Une agence européenne estime également le besoin à 650 TWh/an, "nettement plus que la consommation électrique actuelle totale de grands pays comme l'Allemagne ou la France".

Sans parler de son coût. Ainsi, en Europe, les SAF sont encore trois à cinq fois plus chers que le kérosène. Surtout, il manque une stratégie européenne claire.

"Il est pour cela essentiel que les pouvoirs publics français décident d’une stratégie claire sur le sujet comme c’est le cas dans les grands pays aéronautiques que sont les États-Unis, le Royaume-Uni, l’Allemagne ou Singapour" souligne Pascal de Izaguirre, président de la FNAM, la Fédération nationale de l’aviation et de ses Métiers .

Et de rappeler que le gouvernement français a débloqué une enveloppe de 200 millions d'euros en 2023, mais "depuis il ne s'est pas passé grand-chose de concret".

Aux États-Unis justement, la filière est très subventionnée: la tonne y coûte 2.000 euros contre 4.500 à 5.000 euros en Europe.

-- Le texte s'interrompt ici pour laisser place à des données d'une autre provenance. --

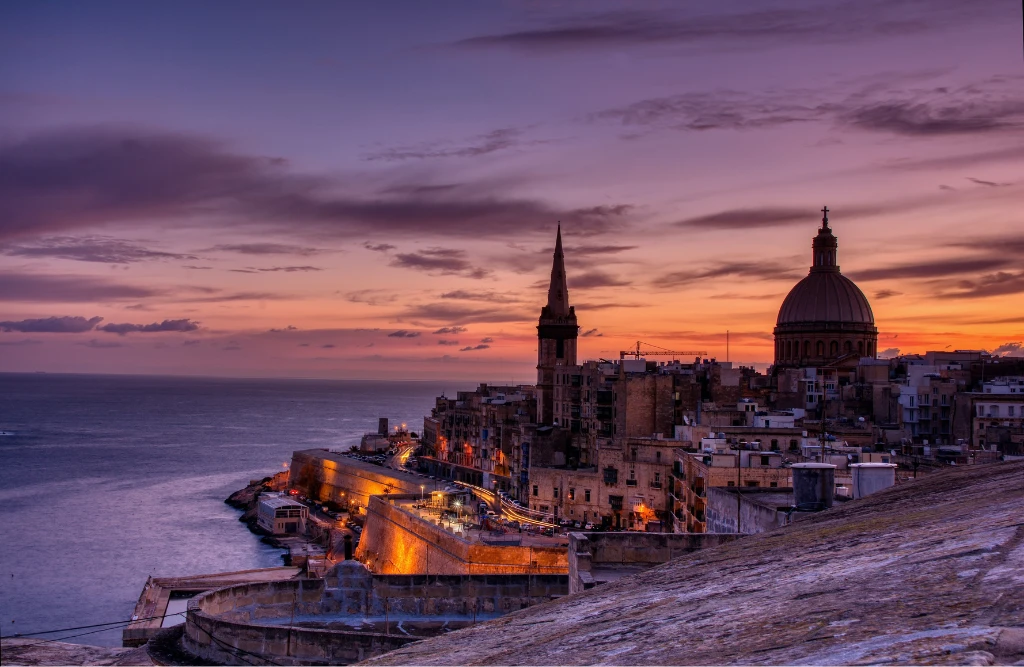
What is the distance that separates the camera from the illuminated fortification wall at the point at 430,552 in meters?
31.9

Cherchez l'erreur. "Il faut que les pouvoirs publics prennent l'initiative", poursuit celui qui est également patron de Corsair.

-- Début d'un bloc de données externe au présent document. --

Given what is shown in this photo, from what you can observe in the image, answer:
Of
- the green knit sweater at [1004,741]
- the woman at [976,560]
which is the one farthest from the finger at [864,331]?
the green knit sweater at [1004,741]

Si le levier SAF n'est pas remis en cause en tant que tel, pour T&E, la seule solution pour limiter les émissions de CO2 sont: la baisse du trafic et la hausse des taxes.

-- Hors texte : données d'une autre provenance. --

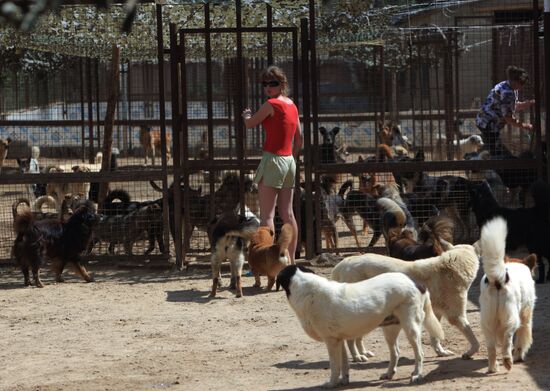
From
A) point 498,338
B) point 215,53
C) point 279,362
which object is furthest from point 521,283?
point 215,53

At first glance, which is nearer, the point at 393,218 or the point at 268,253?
the point at 268,253

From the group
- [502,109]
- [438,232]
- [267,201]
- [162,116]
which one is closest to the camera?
[438,232]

L'association exhorte l'Europe à "mettre fin à l’extension des infrastructures aéroportuaires en Europe, maintenir les voyages d'affaires à 50% du niveau de 2019, résoudre le problème des grands voyageurs et revoir la sous-taxation du secteur".

Augmenter les taxes sera contre-productif, estime le secteur

Sur ce dernier point, T&E semble avoir été entendu puisque le projet d'augmentation de la taxe sur les billets d'avion est maintenu dans le projet de Budget 2025. Au grand dam des compagnies qui contestent l'accusation d'être sous-taxée et qui soulignent qu'augmenter les taxes sera contre-productif en matière d'investissements verts.

Et de citer la TAC sur les billets d’avion finançant le budget de fonctionnement de l’administration de l’aviation civile, la T2S finançant la sécurité et la sûreté du transport aérien en France, la TITLD sur les Infrastructures de Transport de Longue Distance acquittée par les principaux aéroports français et facturée aux compagnies aériennes, la TNSA sur les nuisances sonores aériennes...

Selon la Fnam, sur un billet Paris-Nice à 130 euros, les taxes (TVA comprise) représentent plus de 40 euros.

"Une hausse pérenne de la taxe de solidarité sur les billets d’avion en France, au-delà de pénaliser une économie française en grande difficulté, fragilisera structurellement encore un peu plus un transport aérien français dont les besoins financiers pour accompagner sa transition écologique sont pourtant massifs", souligne ainsi la Fnam.